**WHAT IS BEING ASKED**.
Count how many lines in the records below contain the word "truck", and reply with that number alone.

[Spatial reasoning question records]
----------

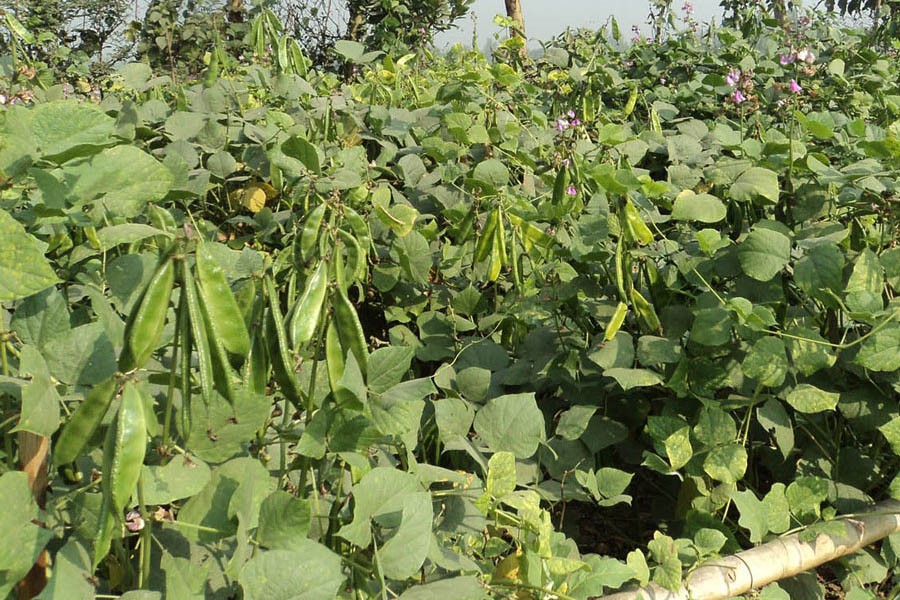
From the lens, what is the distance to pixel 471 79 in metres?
2.28

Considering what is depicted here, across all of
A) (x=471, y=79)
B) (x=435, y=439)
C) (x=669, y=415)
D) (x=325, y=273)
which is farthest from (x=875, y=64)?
(x=325, y=273)

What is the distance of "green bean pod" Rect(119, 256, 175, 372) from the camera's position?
0.59 m

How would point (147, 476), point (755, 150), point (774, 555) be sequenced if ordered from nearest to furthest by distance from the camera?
point (147, 476), point (774, 555), point (755, 150)

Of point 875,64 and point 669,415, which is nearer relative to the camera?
point 669,415

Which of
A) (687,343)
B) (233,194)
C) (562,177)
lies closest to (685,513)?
(687,343)

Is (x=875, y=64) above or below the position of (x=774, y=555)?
above

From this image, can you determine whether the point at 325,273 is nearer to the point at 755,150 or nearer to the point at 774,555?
the point at 774,555

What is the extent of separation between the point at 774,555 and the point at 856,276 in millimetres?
471

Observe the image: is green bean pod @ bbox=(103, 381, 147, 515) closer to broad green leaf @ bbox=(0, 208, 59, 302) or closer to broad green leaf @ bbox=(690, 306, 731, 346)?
broad green leaf @ bbox=(0, 208, 59, 302)

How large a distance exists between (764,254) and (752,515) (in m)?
0.42

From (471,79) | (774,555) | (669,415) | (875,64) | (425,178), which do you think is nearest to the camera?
(774,555)

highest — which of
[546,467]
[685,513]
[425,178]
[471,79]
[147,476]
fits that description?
[471,79]

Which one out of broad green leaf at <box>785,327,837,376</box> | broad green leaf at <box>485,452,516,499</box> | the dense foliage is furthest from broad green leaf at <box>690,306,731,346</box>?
broad green leaf at <box>485,452,516,499</box>

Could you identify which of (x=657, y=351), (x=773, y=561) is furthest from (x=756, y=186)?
(x=773, y=561)
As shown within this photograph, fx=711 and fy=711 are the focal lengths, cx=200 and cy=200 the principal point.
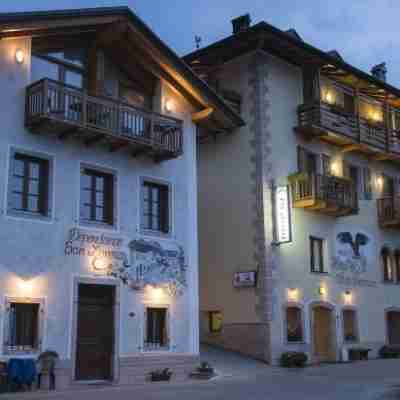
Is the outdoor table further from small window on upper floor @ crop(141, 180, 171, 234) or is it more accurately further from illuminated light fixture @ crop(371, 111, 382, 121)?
illuminated light fixture @ crop(371, 111, 382, 121)

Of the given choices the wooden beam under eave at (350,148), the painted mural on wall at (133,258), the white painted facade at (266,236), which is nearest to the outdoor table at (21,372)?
the painted mural on wall at (133,258)

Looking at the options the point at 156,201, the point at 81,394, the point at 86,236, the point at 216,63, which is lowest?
the point at 81,394

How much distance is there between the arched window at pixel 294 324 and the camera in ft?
88.5

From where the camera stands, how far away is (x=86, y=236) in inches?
774

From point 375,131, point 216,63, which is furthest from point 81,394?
point 375,131

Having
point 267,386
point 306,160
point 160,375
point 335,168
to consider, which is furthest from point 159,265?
point 335,168

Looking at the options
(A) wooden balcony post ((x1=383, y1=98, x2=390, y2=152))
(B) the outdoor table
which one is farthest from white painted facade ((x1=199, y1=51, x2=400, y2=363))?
(B) the outdoor table

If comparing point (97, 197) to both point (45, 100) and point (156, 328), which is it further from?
point (156, 328)

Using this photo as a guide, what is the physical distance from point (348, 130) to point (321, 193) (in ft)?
13.4

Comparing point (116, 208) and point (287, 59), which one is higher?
point (287, 59)

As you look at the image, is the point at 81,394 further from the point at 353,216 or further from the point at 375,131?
the point at 375,131

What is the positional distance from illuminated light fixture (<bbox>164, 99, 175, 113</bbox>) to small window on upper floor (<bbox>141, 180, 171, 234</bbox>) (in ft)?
8.24

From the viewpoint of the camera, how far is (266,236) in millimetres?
26500

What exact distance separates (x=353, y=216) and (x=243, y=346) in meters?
8.43
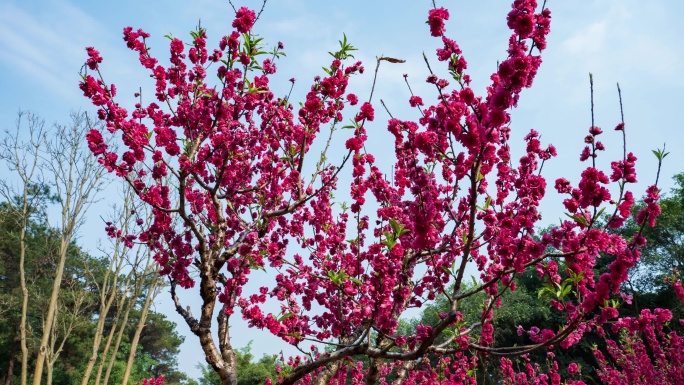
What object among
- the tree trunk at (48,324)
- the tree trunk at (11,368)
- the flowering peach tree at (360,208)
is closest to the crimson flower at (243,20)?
the flowering peach tree at (360,208)

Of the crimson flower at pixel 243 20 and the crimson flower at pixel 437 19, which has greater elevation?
the crimson flower at pixel 243 20

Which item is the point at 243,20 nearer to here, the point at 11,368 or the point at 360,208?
the point at 360,208

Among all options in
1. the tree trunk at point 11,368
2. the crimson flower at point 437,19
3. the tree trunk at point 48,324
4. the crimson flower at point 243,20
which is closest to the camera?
the crimson flower at point 437,19

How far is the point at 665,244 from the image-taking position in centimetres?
2641

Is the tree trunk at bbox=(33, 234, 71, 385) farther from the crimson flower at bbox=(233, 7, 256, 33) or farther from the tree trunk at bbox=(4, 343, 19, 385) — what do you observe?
the tree trunk at bbox=(4, 343, 19, 385)

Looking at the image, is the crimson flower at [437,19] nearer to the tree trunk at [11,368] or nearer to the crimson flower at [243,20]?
the crimson flower at [243,20]

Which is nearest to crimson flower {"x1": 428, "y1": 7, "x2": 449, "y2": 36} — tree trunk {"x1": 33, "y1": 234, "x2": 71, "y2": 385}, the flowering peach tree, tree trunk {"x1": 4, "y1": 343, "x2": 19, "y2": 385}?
the flowering peach tree

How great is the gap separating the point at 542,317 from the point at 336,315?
21864mm

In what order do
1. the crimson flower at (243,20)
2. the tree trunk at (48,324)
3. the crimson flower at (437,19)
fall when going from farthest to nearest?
the tree trunk at (48,324), the crimson flower at (243,20), the crimson flower at (437,19)

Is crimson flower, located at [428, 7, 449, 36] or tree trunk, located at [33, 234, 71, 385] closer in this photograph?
crimson flower, located at [428, 7, 449, 36]

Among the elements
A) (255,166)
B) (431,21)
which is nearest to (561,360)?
(255,166)

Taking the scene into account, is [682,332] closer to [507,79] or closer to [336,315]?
[336,315]

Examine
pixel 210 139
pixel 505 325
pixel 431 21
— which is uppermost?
pixel 505 325

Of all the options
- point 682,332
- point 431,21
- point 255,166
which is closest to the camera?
point 431,21
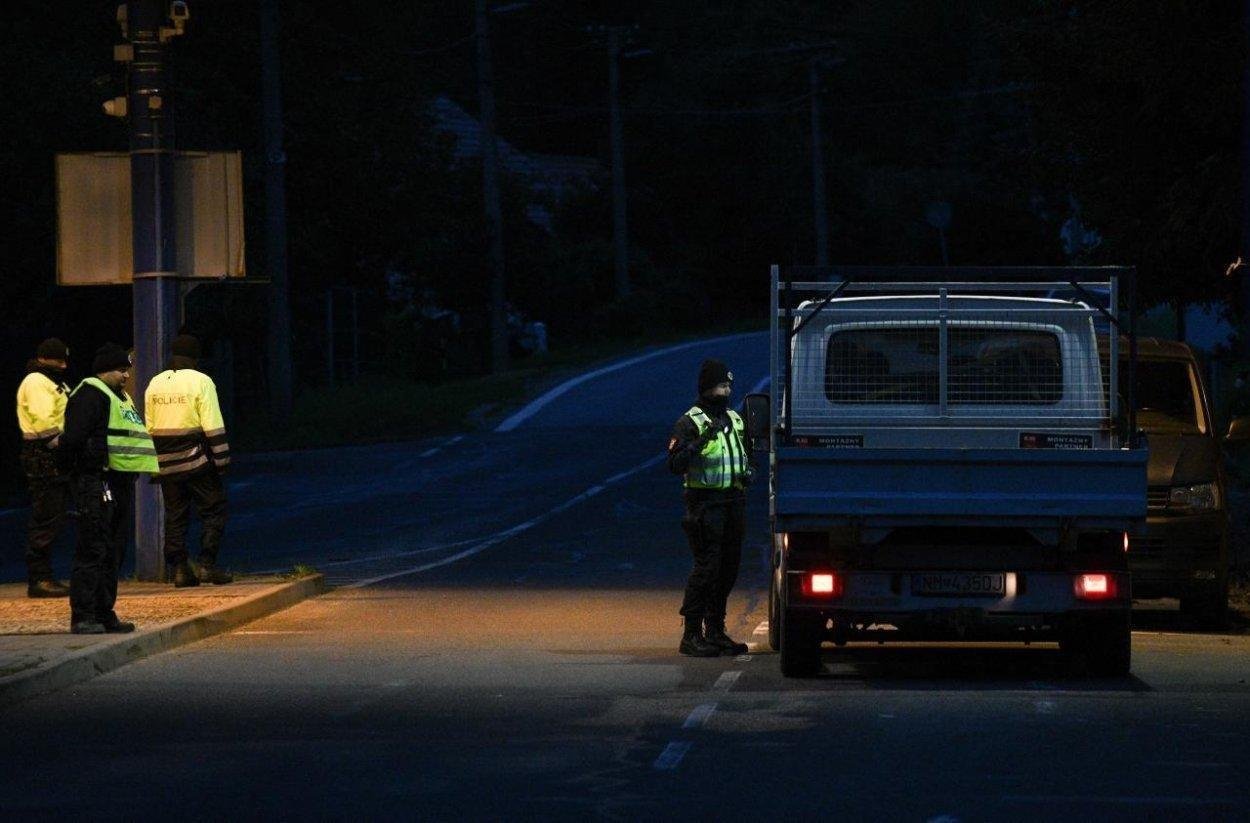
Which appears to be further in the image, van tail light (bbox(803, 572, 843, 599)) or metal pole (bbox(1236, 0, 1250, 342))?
metal pole (bbox(1236, 0, 1250, 342))

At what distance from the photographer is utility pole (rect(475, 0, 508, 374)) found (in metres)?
55.9

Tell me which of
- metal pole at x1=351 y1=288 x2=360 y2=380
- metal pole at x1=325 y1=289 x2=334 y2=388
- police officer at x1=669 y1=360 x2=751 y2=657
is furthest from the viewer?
metal pole at x1=351 y1=288 x2=360 y2=380

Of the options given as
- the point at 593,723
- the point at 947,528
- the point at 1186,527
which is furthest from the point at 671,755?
the point at 1186,527

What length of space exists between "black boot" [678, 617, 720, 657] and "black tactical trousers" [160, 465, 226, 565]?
5.15m

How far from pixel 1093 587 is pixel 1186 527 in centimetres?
310

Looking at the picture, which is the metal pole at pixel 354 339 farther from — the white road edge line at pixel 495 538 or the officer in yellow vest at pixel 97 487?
the officer in yellow vest at pixel 97 487

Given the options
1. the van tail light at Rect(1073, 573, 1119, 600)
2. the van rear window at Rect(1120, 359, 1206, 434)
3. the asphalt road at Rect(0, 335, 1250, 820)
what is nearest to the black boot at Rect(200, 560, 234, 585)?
the asphalt road at Rect(0, 335, 1250, 820)

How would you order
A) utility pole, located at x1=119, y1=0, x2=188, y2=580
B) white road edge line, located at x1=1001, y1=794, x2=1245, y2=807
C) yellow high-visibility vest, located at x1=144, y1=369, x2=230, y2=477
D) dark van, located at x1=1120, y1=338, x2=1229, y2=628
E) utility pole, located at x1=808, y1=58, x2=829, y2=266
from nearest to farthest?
white road edge line, located at x1=1001, y1=794, x2=1245, y2=807 < dark van, located at x1=1120, y1=338, x2=1229, y2=628 < yellow high-visibility vest, located at x1=144, y1=369, x2=230, y2=477 < utility pole, located at x1=119, y1=0, x2=188, y2=580 < utility pole, located at x1=808, y1=58, x2=829, y2=266

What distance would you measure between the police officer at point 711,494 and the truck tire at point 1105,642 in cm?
219

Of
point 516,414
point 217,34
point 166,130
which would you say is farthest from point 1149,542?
point 217,34

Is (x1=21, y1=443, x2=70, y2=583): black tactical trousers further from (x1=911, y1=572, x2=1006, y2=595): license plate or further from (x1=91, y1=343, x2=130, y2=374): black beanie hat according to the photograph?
(x1=911, y1=572, x2=1006, y2=595): license plate

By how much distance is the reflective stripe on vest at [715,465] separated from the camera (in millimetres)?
14922

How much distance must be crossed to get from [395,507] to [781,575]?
16.1 m

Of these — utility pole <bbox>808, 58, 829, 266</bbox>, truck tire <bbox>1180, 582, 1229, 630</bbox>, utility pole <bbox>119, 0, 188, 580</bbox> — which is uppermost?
utility pole <bbox>808, 58, 829, 266</bbox>
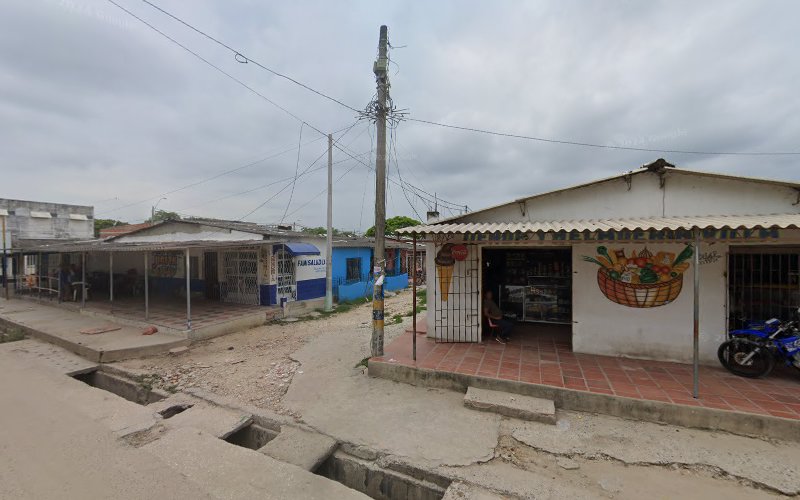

----------

**SOLUTION**.
2